> PROBLEM REQUIREMENTS: In the forum post, why should the water skip the radiator when the CPU water-out sensor reads below ambient? Answer in one to three sentences.
*** Opening PASSAGE TO READ ***
First project. Be gentle ;) Looking for advice on improving sketch, feasibility

Hey guys,

New to the forums. New to arduino. I did a couple basic raspberry pi diys with ambilight using hyperion. It was a blast. Since iv’e looked into a few different applications i could use a micro controller for and i have one iv’e been contemplating for a while. Here’s the gist

Computer custom water-cooling loop utilizing a secondary loop for added TEC cooling

The purpose of my arduino project is to look at two temp sensors and decide which solenoids should be open/closed as a result of the temp sensors. Now this project has 8 temp sensors in it… but only two are needed for the logic, the other 6 are simply readouts for my purposes. Hopefully later down the road i can display all of these sensor’s information onto a TFT shield.

Here’s the logic. If my CPU temp (water out to be exact, NOT actual core temp) sensor reads a temp that is lower than ambient temp, my logic needs to say, open bypass valve, close radiator loop valve. And vise versa, if the CPU temp is over ambient, open radiator valve, close bypass valve.

Some may wonder why i would even want to do this. For the sake of avoiding those questions, i’m using TEC to cool water to a sub ambient temp. I do not know how efficient this will be yet, its possible the processor will not heat the chilled water back up to ambient even. In this case i want to skip my radiator (as this will only rise my water temp back up to ambient).

Also i will have a setting to completely shut off the TEC’s off, and to just continue using the radiator loop. Hence i think this is a pretty simple, round-about way of accomplishing both of those things.

I can elaborate more if you need. Here’s my parts list for the code i have.
*** Closing PASSAGE TO READ ***
*** Opening RECORDS ***
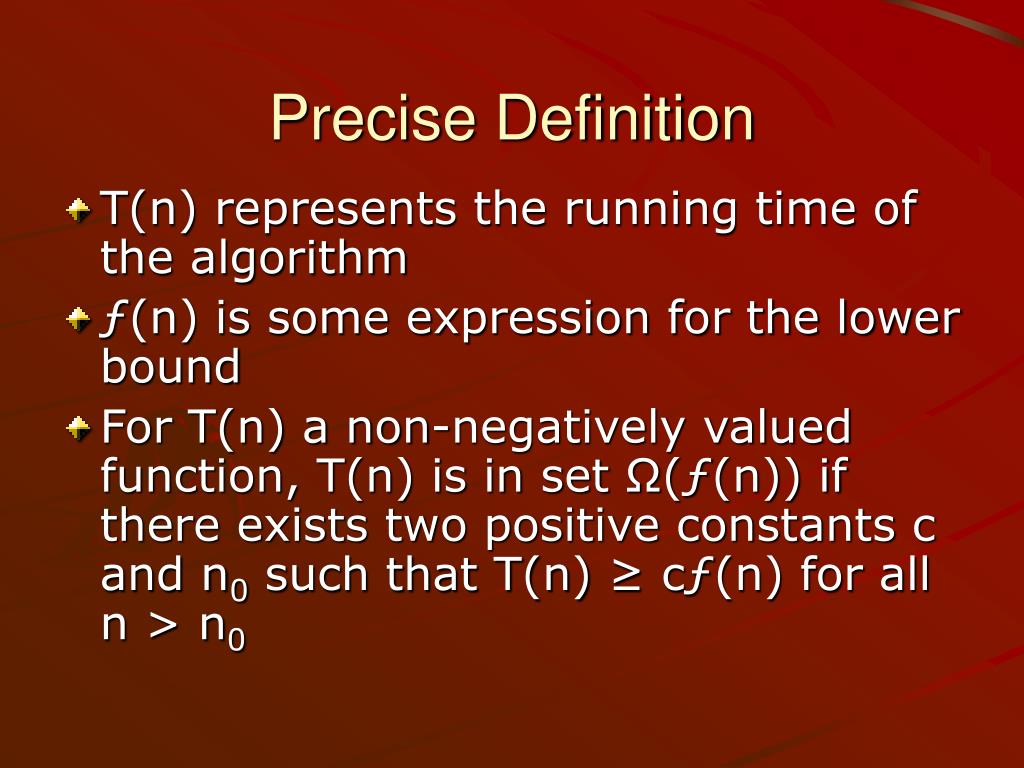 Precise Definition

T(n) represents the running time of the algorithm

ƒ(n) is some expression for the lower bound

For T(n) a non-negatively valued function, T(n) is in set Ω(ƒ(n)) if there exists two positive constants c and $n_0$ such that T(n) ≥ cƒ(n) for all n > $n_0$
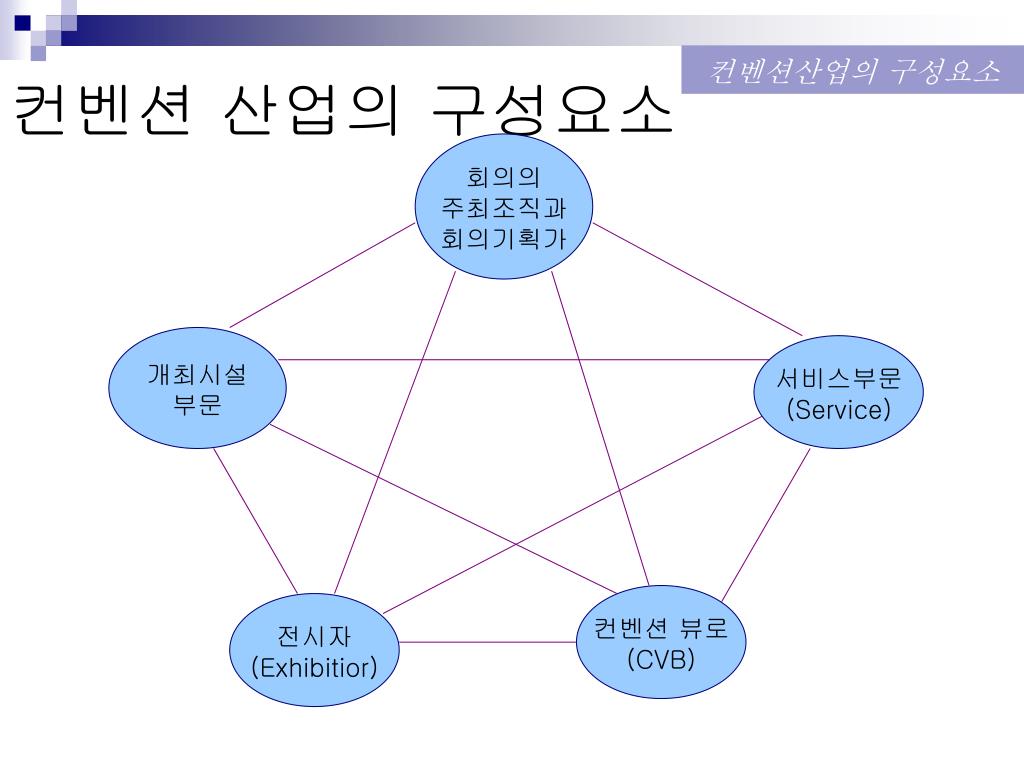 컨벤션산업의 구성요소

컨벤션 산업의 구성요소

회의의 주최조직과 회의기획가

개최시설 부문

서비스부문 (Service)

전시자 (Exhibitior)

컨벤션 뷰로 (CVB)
*** Closing RECORDS ***
*** Opening RECORDS ***
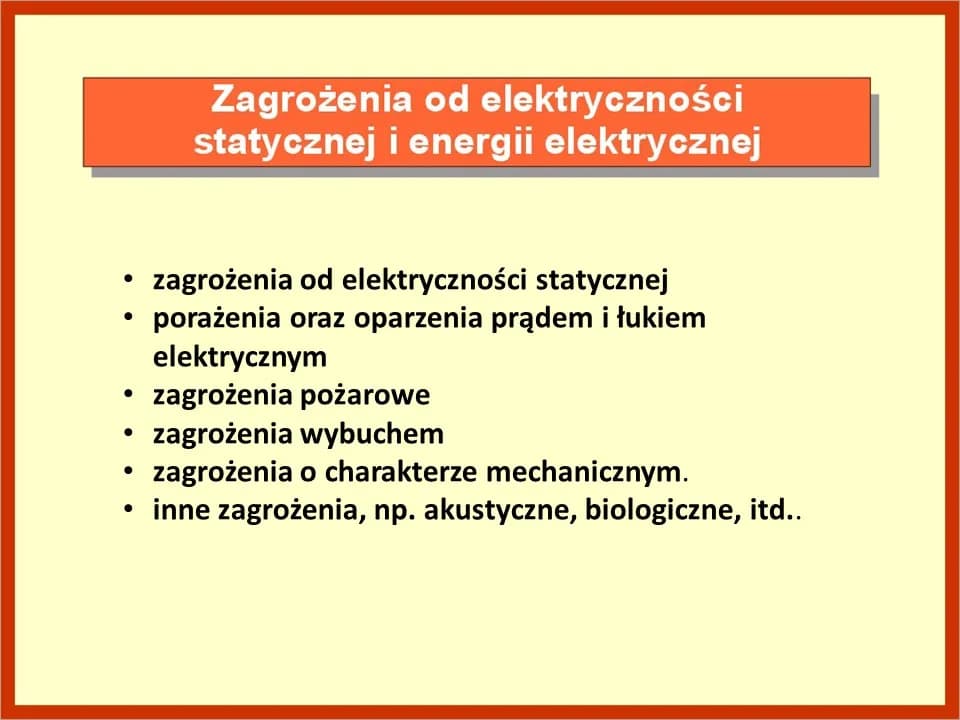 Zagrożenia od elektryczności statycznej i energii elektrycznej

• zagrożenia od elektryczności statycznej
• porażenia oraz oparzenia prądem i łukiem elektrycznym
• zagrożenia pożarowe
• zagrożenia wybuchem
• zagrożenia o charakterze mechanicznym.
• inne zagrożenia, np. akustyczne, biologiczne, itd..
*** Closing RECORDS ***
> EXERCISE RESPONSE: The TECs chill the water to a sub-ambient temperature, and the processor may not even heat it back up to ambient. Running that water through the radiator would only raise it back up to ambient, so the bypass valve opens and the radiator valve closes.